** PROMPT **
Convert the rows below into a JSON list of strings, one string per line with blank lines omitted, starting at the first row and ending at the line that contains "320 centimetres", both included. Omit the pictures from the list.

** INPUT RECORDS **
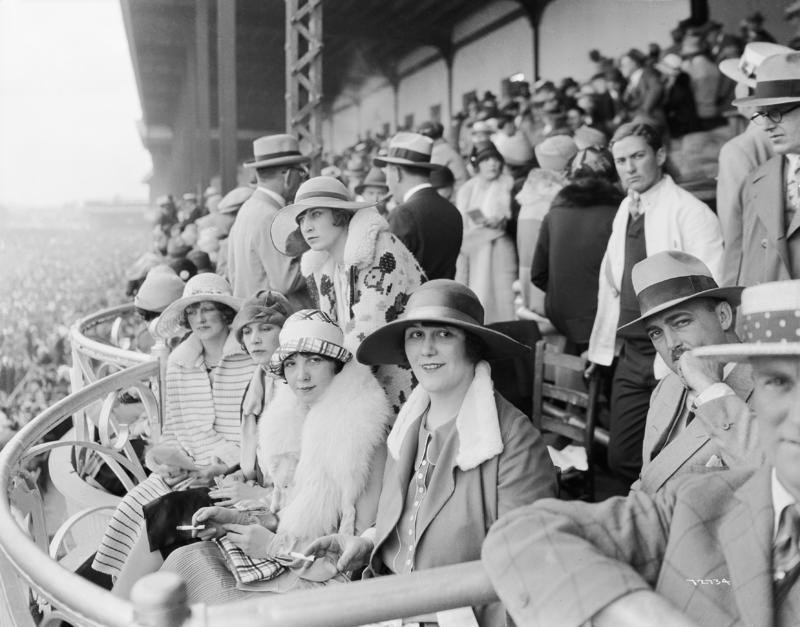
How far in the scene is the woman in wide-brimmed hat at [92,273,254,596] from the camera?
320 centimetres

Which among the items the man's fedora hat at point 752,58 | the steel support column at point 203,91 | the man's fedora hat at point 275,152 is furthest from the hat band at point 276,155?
the steel support column at point 203,91

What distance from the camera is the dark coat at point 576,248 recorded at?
3.77 m

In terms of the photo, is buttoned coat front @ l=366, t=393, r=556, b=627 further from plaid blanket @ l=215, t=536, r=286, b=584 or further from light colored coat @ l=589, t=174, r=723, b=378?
light colored coat @ l=589, t=174, r=723, b=378

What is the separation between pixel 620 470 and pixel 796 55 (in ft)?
5.18

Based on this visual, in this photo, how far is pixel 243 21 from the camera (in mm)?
13320

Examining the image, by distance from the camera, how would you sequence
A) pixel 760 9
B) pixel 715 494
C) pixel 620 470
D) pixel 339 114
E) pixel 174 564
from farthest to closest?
1. pixel 339 114
2. pixel 760 9
3. pixel 620 470
4. pixel 174 564
5. pixel 715 494

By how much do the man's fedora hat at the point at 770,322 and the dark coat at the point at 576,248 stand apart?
273cm

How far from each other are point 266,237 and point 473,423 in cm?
216

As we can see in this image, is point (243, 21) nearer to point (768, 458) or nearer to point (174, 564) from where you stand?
point (174, 564)

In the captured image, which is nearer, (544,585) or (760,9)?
(544,585)

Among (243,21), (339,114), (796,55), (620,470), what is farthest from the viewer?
(339,114)

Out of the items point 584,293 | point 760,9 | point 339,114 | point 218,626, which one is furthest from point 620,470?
point 339,114

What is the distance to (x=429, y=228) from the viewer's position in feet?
12.7

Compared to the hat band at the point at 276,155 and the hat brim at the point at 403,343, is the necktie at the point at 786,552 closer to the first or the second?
the hat brim at the point at 403,343
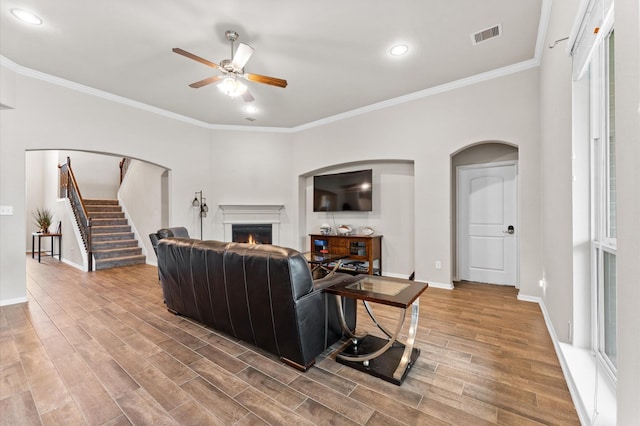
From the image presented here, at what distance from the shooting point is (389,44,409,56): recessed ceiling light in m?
3.27

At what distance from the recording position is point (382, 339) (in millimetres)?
2490

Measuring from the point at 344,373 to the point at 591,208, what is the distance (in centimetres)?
204

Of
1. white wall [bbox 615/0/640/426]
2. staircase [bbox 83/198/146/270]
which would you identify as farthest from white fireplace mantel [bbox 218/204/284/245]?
white wall [bbox 615/0/640/426]

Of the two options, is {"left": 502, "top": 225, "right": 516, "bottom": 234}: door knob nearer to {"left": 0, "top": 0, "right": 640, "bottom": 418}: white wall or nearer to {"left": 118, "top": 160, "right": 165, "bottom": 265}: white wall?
{"left": 0, "top": 0, "right": 640, "bottom": 418}: white wall

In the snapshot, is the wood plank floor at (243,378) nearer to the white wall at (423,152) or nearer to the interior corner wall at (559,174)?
the interior corner wall at (559,174)

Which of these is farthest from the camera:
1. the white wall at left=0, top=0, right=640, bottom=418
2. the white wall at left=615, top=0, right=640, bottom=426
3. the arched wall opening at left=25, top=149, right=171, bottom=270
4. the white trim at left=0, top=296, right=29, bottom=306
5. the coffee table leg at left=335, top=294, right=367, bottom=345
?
the arched wall opening at left=25, top=149, right=171, bottom=270

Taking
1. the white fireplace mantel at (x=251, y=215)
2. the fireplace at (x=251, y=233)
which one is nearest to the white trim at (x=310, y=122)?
the white fireplace mantel at (x=251, y=215)

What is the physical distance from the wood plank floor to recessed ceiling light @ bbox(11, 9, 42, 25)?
311cm

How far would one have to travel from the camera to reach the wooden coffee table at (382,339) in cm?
191

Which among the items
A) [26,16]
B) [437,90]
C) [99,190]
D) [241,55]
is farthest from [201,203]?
[99,190]

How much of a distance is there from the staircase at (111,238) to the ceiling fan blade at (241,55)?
5436 mm

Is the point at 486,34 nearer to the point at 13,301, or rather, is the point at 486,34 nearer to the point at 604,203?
the point at 604,203

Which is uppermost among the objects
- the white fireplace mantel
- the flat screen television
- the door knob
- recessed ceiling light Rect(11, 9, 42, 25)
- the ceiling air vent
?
the ceiling air vent

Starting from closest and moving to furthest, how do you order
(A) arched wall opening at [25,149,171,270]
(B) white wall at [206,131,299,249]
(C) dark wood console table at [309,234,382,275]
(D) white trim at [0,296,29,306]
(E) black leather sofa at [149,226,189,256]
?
(D) white trim at [0,296,29,306] → (E) black leather sofa at [149,226,189,256] → (C) dark wood console table at [309,234,382,275] → (B) white wall at [206,131,299,249] → (A) arched wall opening at [25,149,171,270]
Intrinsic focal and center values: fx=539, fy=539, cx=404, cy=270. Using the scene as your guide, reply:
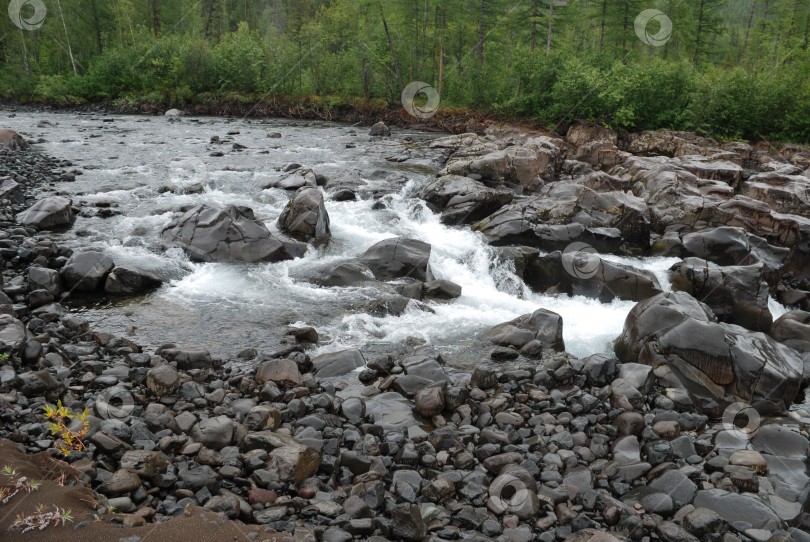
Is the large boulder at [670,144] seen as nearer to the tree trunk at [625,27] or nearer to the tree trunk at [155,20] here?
the tree trunk at [625,27]

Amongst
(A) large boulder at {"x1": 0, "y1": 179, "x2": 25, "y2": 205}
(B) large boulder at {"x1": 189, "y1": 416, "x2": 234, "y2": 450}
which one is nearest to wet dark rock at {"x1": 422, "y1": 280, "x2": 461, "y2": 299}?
(B) large boulder at {"x1": 189, "y1": 416, "x2": 234, "y2": 450}

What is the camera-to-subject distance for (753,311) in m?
11.4

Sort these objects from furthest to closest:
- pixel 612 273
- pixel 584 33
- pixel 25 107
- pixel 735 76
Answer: pixel 584 33, pixel 25 107, pixel 735 76, pixel 612 273

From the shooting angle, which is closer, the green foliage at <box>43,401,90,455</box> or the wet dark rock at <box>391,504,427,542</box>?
the wet dark rock at <box>391,504,427,542</box>

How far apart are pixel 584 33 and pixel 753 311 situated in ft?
180

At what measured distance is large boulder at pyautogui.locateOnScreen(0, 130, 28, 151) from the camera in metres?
22.2

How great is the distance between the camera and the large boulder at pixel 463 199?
1702 cm

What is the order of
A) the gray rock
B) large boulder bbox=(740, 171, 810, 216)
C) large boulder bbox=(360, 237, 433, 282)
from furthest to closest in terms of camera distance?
large boulder bbox=(740, 171, 810, 216) → large boulder bbox=(360, 237, 433, 282) → the gray rock

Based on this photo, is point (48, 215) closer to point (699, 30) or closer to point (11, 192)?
point (11, 192)

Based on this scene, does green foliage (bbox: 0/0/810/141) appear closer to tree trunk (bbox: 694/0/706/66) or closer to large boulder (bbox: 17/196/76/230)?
tree trunk (bbox: 694/0/706/66)

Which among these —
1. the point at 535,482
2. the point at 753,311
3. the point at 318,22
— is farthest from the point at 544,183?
the point at 318,22

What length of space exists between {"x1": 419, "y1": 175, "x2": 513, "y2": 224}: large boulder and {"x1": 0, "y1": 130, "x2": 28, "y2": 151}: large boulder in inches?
682

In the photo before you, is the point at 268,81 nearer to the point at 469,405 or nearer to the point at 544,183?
the point at 544,183

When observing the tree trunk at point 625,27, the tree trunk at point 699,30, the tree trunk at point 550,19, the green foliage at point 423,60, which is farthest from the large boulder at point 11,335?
the tree trunk at point 699,30
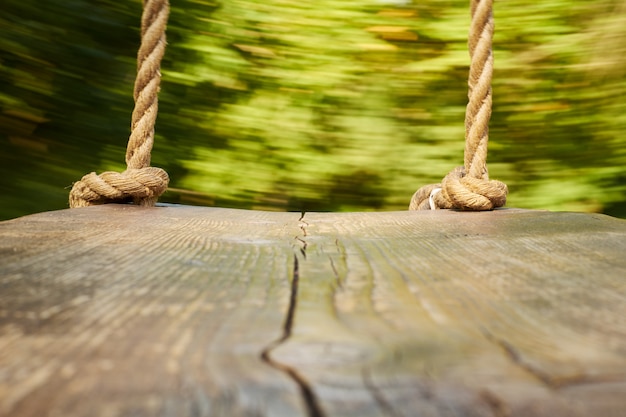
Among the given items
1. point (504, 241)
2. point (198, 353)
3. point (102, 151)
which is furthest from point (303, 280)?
point (102, 151)

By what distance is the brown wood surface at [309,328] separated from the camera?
0.31 metres

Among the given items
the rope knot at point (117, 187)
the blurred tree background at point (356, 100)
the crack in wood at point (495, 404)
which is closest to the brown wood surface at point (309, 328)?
the crack in wood at point (495, 404)

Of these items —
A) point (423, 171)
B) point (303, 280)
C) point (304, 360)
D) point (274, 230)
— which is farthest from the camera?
point (423, 171)

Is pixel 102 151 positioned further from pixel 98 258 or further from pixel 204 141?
pixel 98 258

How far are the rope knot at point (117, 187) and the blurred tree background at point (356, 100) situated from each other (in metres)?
0.91

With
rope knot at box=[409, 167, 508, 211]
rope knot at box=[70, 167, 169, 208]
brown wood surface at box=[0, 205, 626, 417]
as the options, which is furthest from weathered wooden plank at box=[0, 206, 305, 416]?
rope knot at box=[409, 167, 508, 211]

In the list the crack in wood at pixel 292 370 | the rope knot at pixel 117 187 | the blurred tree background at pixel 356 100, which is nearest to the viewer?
the crack in wood at pixel 292 370

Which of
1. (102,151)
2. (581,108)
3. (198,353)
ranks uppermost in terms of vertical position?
(581,108)

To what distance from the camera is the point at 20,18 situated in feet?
6.75

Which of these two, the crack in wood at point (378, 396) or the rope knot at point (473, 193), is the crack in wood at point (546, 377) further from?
the rope knot at point (473, 193)

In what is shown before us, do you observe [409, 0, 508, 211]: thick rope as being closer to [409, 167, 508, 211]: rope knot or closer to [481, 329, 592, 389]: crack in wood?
[409, 167, 508, 211]: rope knot

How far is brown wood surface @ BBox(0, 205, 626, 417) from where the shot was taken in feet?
1.03

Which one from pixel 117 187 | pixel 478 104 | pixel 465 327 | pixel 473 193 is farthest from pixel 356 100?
pixel 465 327

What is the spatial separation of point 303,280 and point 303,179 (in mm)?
1886
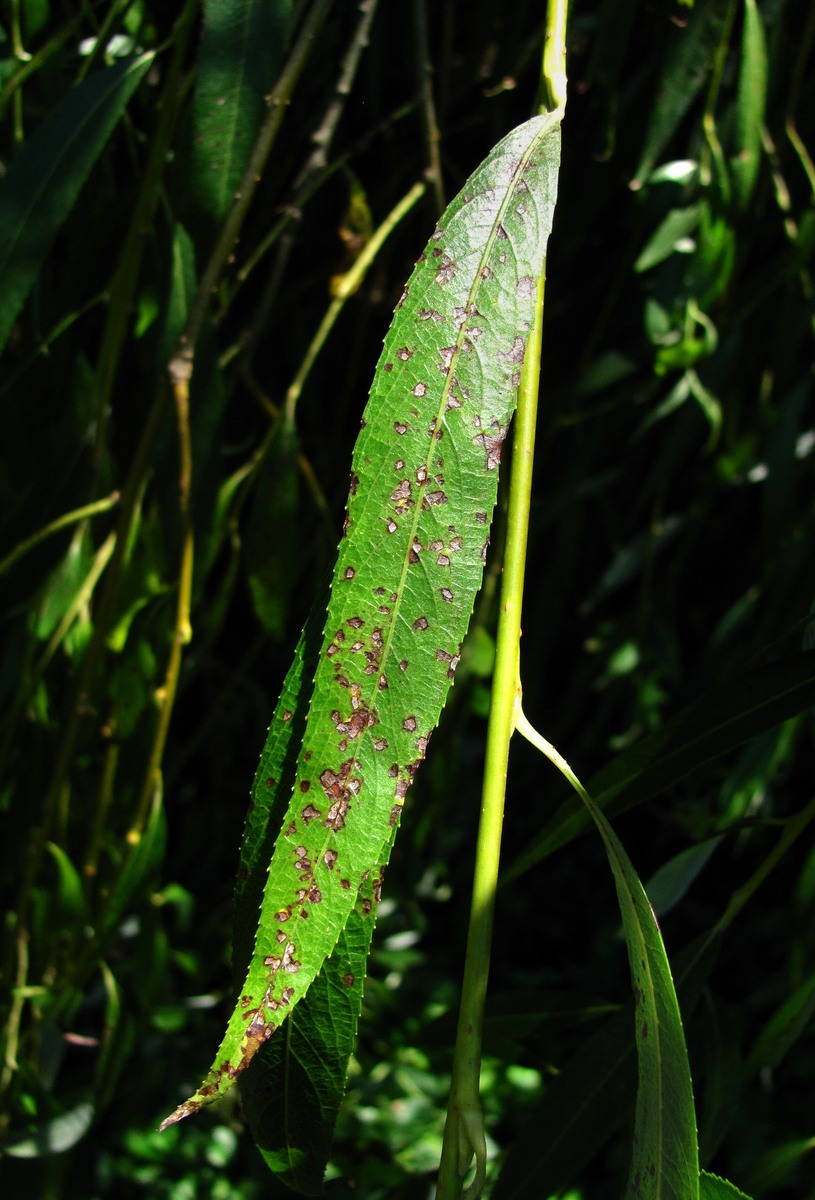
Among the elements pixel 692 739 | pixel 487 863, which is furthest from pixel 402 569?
pixel 692 739

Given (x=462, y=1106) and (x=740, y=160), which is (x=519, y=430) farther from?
(x=740, y=160)

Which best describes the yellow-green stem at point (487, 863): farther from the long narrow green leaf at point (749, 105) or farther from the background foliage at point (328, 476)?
the long narrow green leaf at point (749, 105)

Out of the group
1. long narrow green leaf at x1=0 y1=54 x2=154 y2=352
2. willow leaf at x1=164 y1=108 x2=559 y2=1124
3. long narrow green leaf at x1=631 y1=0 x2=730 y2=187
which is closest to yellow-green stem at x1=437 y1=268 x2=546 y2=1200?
willow leaf at x1=164 y1=108 x2=559 y2=1124

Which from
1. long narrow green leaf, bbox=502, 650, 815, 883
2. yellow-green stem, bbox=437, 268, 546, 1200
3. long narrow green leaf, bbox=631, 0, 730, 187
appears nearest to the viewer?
yellow-green stem, bbox=437, 268, 546, 1200

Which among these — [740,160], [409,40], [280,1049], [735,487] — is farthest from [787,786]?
[280,1049]

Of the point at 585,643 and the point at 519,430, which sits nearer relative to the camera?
the point at 519,430

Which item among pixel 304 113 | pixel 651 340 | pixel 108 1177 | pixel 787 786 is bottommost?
pixel 108 1177

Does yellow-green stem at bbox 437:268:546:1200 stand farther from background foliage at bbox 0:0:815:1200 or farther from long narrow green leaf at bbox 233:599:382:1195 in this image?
background foliage at bbox 0:0:815:1200

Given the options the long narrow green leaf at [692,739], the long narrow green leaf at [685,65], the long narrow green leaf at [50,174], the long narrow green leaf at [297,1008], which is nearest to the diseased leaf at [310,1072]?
the long narrow green leaf at [297,1008]
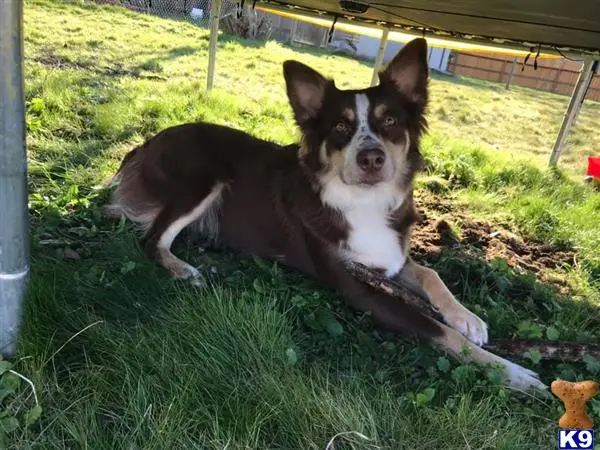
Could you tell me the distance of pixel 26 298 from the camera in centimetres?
197

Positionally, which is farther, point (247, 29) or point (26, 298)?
point (247, 29)

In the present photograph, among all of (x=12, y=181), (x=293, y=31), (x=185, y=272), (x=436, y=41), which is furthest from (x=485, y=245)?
(x=293, y=31)

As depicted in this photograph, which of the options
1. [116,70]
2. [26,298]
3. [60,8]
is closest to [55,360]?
[26,298]

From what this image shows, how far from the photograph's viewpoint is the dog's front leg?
2.44m

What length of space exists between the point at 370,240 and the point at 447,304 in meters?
0.49

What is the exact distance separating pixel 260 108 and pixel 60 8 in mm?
7844

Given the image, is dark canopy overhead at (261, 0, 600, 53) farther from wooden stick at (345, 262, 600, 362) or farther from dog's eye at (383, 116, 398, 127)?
wooden stick at (345, 262, 600, 362)

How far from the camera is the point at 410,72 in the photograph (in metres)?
2.73

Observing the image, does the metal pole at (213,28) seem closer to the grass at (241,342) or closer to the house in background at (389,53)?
the grass at (241,342)

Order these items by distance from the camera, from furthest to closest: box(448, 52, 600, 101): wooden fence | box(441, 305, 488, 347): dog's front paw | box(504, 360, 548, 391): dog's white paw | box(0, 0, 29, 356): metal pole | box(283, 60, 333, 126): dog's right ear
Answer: box(448, 52, 600, 101): wooden fence < box(283, 60, 333, 126): dog's right ear < box(441, 305, 488, 347): dog's front paw < box(504, 360, 548, 391): dog's white paw < box(0, 0, 29, 356): metal pole

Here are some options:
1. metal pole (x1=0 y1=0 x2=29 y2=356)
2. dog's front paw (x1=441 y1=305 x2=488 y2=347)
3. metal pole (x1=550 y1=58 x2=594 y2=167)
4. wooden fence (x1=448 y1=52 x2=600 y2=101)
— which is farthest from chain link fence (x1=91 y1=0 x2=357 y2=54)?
metal pole (x1=0 y1=0 x2=29 y2=356)

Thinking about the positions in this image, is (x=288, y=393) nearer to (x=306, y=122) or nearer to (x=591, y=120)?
(x=306, y=122)

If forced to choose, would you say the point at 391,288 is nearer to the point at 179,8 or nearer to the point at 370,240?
the point at 370,240


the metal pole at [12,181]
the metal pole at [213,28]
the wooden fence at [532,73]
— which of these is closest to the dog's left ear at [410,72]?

** THE RESULT **
[
  "How far in the scene is the woman in wide-brimmed hat at [92,273,254,596] from the camera?",
  "320 centimetres"
]